──────── Entries shown ────────
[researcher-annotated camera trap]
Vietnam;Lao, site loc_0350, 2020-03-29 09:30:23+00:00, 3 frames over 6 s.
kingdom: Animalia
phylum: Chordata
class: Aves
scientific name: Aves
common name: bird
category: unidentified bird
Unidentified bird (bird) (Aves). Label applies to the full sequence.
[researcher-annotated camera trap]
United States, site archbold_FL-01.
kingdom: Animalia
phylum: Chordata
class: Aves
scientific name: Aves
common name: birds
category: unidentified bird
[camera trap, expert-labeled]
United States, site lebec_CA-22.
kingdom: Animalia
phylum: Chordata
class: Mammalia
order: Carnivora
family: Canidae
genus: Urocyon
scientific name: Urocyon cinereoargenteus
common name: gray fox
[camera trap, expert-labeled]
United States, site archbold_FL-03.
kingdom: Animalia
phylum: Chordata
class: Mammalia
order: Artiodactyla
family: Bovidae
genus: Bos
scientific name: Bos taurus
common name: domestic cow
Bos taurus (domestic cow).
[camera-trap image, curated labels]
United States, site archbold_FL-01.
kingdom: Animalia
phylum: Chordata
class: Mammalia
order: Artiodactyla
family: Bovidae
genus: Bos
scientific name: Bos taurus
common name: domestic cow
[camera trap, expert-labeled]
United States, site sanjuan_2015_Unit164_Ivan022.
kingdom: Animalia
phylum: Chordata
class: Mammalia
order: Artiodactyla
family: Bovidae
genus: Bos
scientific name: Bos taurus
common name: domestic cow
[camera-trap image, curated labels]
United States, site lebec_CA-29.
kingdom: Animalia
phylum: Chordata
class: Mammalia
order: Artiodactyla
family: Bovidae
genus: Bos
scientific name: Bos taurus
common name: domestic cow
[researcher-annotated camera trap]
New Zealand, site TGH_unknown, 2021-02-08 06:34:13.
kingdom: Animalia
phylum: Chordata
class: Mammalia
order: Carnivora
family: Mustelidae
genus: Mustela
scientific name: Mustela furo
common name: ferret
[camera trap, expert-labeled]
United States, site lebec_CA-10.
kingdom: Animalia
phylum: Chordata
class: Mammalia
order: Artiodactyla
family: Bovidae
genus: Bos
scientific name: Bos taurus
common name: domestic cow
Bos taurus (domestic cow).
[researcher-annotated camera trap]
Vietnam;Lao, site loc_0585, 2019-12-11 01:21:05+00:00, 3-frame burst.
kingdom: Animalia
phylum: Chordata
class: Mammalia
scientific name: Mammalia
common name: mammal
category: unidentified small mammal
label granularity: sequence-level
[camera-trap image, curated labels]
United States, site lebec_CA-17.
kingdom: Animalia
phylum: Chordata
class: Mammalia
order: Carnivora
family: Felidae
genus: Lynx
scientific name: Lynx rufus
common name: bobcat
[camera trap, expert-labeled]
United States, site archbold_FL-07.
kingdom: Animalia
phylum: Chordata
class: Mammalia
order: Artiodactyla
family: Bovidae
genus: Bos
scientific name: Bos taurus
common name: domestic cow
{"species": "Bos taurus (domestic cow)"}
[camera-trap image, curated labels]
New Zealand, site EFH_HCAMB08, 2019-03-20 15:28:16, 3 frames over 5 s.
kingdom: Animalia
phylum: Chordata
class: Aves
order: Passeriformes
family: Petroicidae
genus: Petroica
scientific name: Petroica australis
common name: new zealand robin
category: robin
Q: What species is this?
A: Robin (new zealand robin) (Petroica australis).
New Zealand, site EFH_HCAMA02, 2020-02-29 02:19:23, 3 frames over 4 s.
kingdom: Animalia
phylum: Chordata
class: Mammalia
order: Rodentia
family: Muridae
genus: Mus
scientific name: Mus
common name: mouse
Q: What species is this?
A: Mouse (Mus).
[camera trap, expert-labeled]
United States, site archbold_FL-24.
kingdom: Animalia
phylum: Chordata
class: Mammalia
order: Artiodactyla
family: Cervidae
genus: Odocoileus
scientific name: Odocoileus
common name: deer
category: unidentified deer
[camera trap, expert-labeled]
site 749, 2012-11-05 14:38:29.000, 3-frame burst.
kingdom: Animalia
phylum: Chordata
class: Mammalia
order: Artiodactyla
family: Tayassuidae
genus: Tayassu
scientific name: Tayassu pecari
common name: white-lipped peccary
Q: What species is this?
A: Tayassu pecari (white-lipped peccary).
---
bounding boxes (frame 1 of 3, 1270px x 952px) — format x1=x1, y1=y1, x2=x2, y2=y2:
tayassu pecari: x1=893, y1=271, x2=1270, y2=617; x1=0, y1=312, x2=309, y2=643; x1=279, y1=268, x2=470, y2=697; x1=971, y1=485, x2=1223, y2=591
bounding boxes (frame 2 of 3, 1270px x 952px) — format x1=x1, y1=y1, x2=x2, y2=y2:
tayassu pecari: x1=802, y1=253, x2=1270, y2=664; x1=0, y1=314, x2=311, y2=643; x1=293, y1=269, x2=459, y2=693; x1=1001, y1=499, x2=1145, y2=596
────────
◆ Exercise objective ◆
The answer must consist of every line in the records above that contains the word "Vietnam".

◆ Exercise solution ◆
Vietnam;Lao, site loc_0350, 2020-03-29 09:30:23+00:00, 3 frames over 6 s.
Vietnam;Lao, site loc_0585, 2019-12-11 01:21:05+00:00, 3-frame burst.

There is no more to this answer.